涙目になりながら頭を押さえる布都を軽く睨みつけながら問う。初めは不満そうに唇を尖らせていた布都だったが、口を開くと同時に真剣な表情に変わる。

 

「実は馬子殿にお話があるのだが――」

 

「私ならここに居ますよ」

 

クルリと体を反転させて後ろを見ると、曲がり角から父上と母上が現れた。母上は病気で弱った父上の体を支えており、父上はゴホッゴホッと咳をしながらゆっくり歩いてくる。布都の姿を見た二人の反応は正反対で、父上は病気で辛そうなものの優しい笑みを浮かべており、母上は警戒しているのか布都を睨みつけている。元は物部氏の母上だが、仏教の教えを聞いてからはすっかり仏道に熱心になっており、今では自分の旧姓である物部を敵とみなすほどだ。
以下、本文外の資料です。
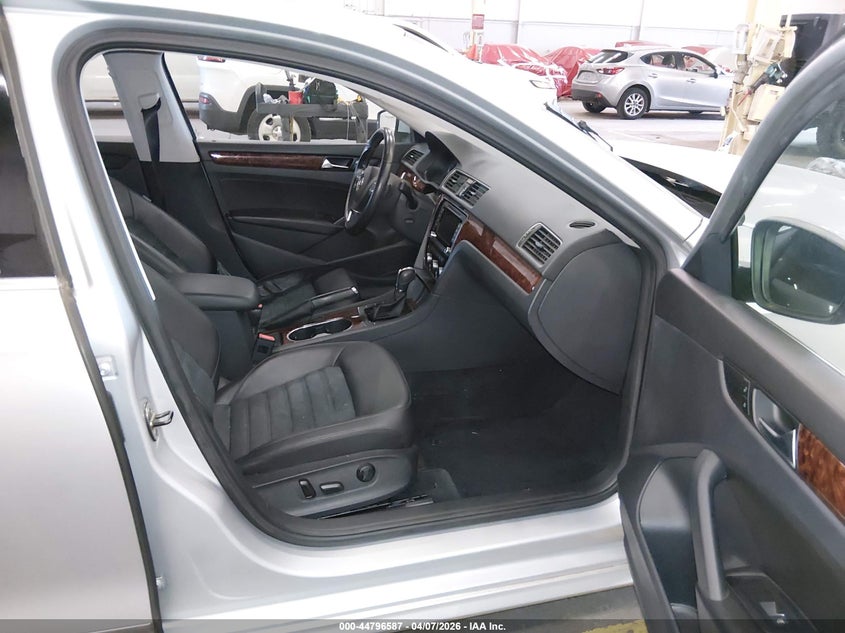 2013 Volkswagen Passat 3.6L V6 Sel Premium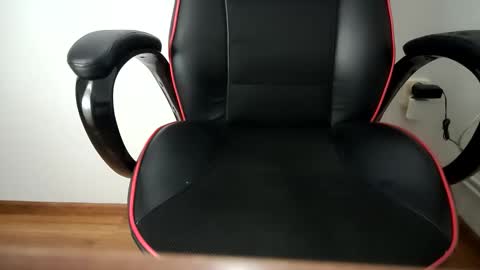 kacperbig98 online show from December 20, 2025, 4:52 am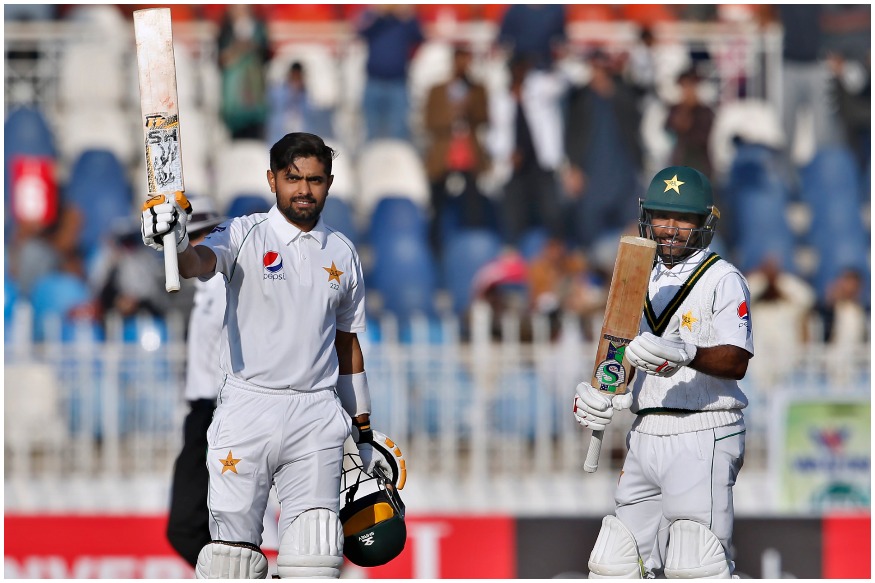 بنگلہ دیش کے خلاف پہلے ٹسٹ میں پاکستان کی حالت بہت مضبوط ہوگئی ہے۔ کھیل کے دوسرے دن پاکستان نے پہلی اننگ میں 3 وکٹ پر 341 رن بنائے۔ دوسرے دن پاکستان کے دو بلے بازوں نے سنچری لگائی۔ سلامی بلے باز شان مسعود نے 100 رنوں کی اننگ کھیلی۔ وہیں بابر اعظم نے ناٹ آؤٹ 143 رن بنائے۔ بنگلہ دیش کے خلاف پہلے ٹسٹ میں پاکستان کی حالت بہت مضبوط ہوگئی ہے۔ کھیل کے دوسرے دن پاکستان نے پہلی اننگ میں 3 وکٹ پر 341 رن بنائے۔ دوسرے دن پاکستان کے دو بلے بازوں نے سنچری لگائی۔ سلامی بلے باز شان مسعود نے 100 رنوں کی اننگ کھیلی۔ وہیں بابر اعظم نے ناٹ آؤٹ 143 رن بنائے۔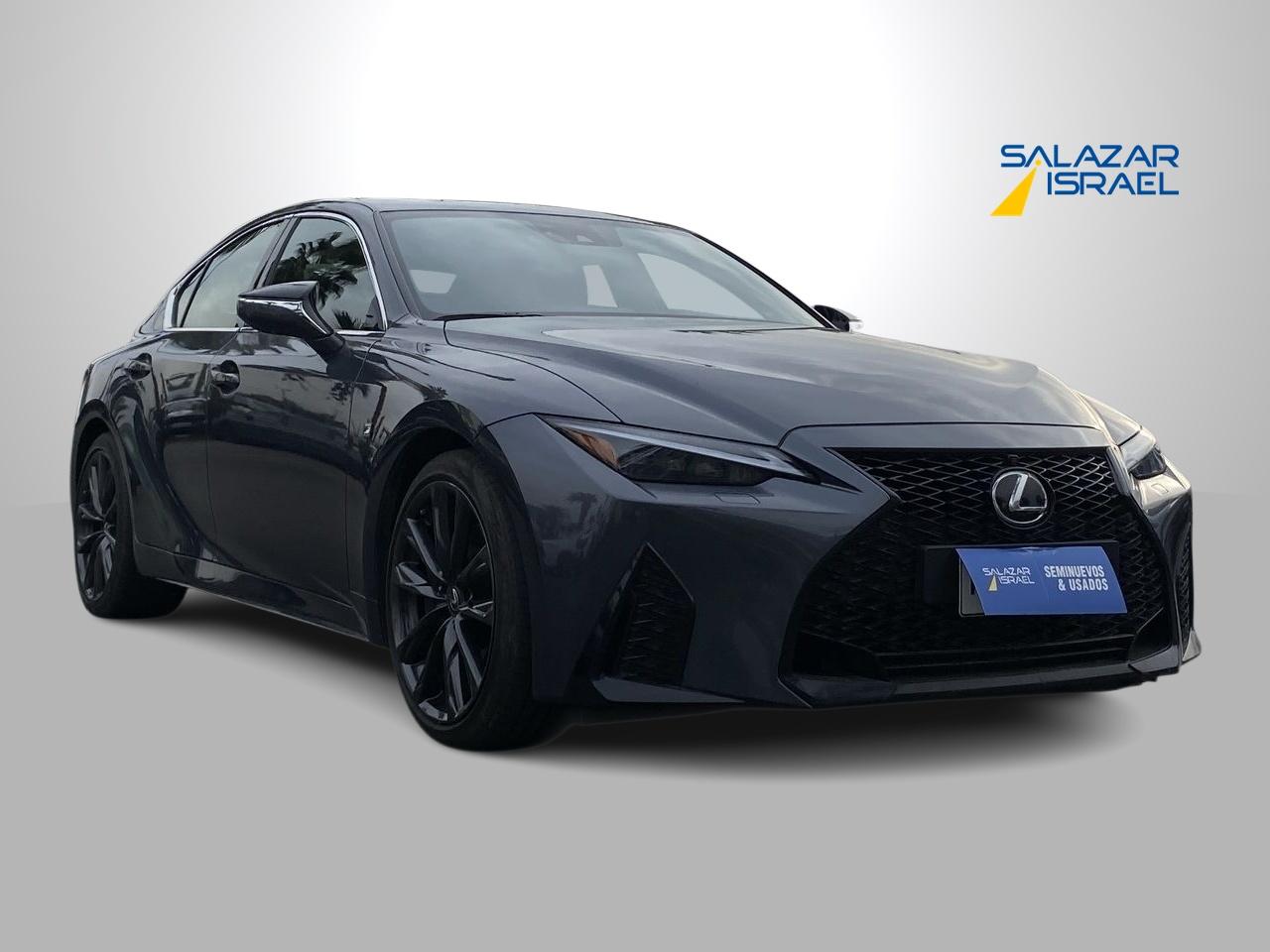 Automovil Lexus Is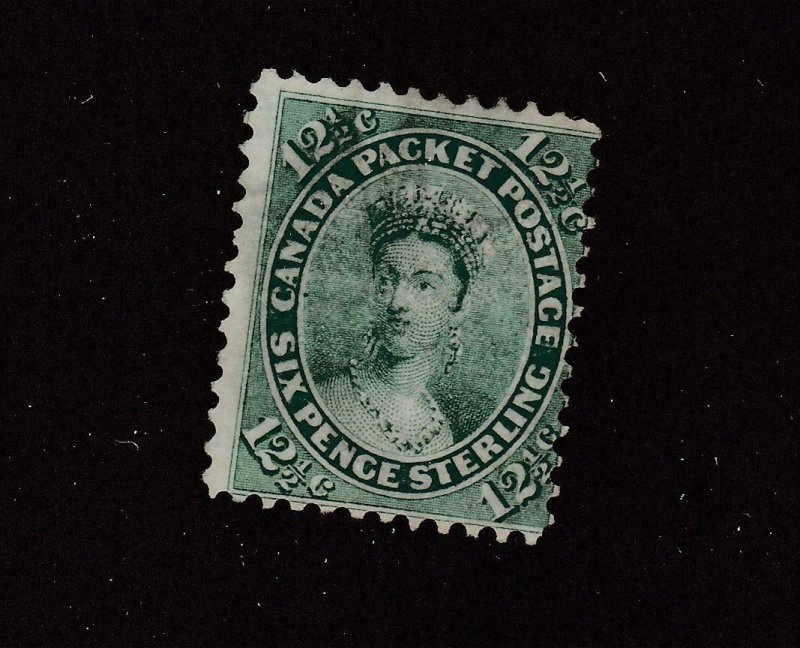 CANADA  # 18  F-USED 121/2cts QUEEN VICTORIA 1ST CENTS ISSUE / YEL-GREEN CV $80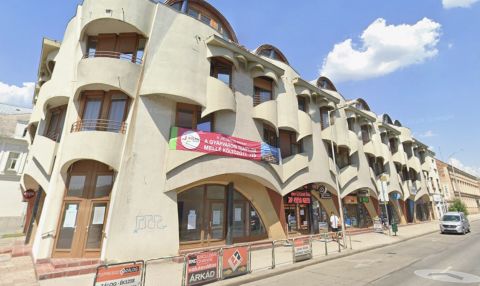 Kiadó Parkoló 7621 Pécs 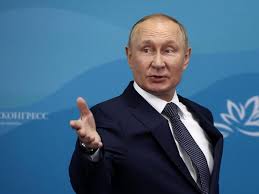 Putin Belarusa gedir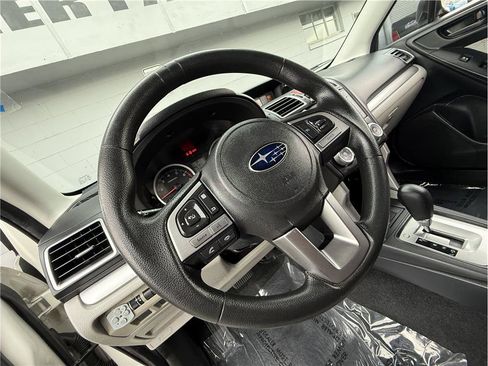 Used 2018 Subaru Forester 2.5i AWD/4WD image 12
そんな母上に睨まれている奴の方をチラリと見ると、既に剣を自分から遠ざけたところに置いて頭を下げており、父上に敵対心は無いと態度で表していた。

 

「物部氏のあなたが、何故私に会いに来たのですか?」

 

普段の父上なら軽い世間話から会話を始めるが、体がきついからか随分真っ直ぐな言い方だった。布都も父上の容体を察したのか前置き等をすっ飛ばして、とんでもない発言を繰り出した。

 

「単刀直入に申します。蘇我馬子殿。物部氏と蘇我氏の仲を良好なものへと戻す為、我と結婚してもらえませぬか?」

 

 

 




悪魔の証明の説明が難しい…。少し間違ってる気がしますが、概要は合ってるかと。

なんか布都ちゃん無双だ(他人事)
まあ10歳から妖怪バンバン倒してたからこんなものでしょう。もはや戦い方がひじりんとなんら変わらない件。ひじみこ(というかみこびゃく)書きてぇ…。

今まで結構のんびり進んできましたが、今回から良くも悪くもストーリーが一気に進みます。